A Response to Gilda's Transcripts
In this project, researchers Pauline Sameshima and Patricia Maarhuis use polysemy (constructed signs with many meanings) performed through ekphrasic interpretations (translating transcripts into an art form) within a Parallaxic Praxis model (an interdisciplinary dialogic and constructive model). Our intention is to critically reflect upon our ekphrasic metaphors to examine their semantic fields and thus gain broader understanding.
Arts-informed interpretation and analysis was conducted by the two researchers, who worked from the same transcripts in an independent and separate manner throughout the analysis and interpretive process.
Two arts-informed interpretations based on Gilda's transcripts.

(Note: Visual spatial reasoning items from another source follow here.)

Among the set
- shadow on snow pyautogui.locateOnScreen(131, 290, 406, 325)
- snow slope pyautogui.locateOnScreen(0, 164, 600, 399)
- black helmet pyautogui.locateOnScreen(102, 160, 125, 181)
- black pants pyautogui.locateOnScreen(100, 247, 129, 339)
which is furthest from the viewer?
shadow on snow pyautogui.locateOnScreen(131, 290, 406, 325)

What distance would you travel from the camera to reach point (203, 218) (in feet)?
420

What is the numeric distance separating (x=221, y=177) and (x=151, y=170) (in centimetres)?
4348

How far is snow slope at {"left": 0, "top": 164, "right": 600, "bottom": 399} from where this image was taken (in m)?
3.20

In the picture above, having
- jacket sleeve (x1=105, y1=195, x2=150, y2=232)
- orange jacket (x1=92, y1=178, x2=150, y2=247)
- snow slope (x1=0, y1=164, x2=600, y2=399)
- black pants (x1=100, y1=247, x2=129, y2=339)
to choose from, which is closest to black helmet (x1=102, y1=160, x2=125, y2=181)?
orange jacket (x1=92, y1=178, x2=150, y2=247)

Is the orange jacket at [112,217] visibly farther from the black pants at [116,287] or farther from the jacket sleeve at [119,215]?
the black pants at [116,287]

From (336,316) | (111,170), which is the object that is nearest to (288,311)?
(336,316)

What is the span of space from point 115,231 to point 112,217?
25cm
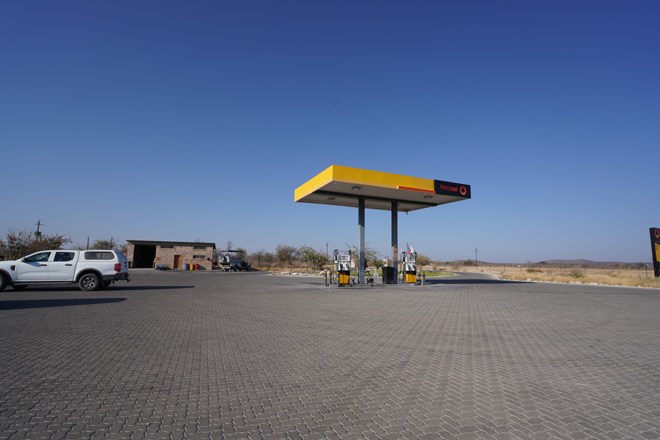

Ekphrasis, from the Greek meaning to draw out or to make clear and has been traditionally defined as the use of verbal representation (i.e. poetry) of a visual representation (i.e. painting or sculpture) (Mitchell, 1994). For this project we adopted a broader definition of ekphrasis in that any medium of representation can be used to represent another. For example, one form of representation – narrative texts that describe the experiences of women in recovery from meth addiction - is (re)interpreted into multiple representations through sculpture, poetry, and photography to engage in “active transformations” of meaning, which advances its “polysemic values” by having many connotative meanings or cultural significations (Hall, 2007, p. 483).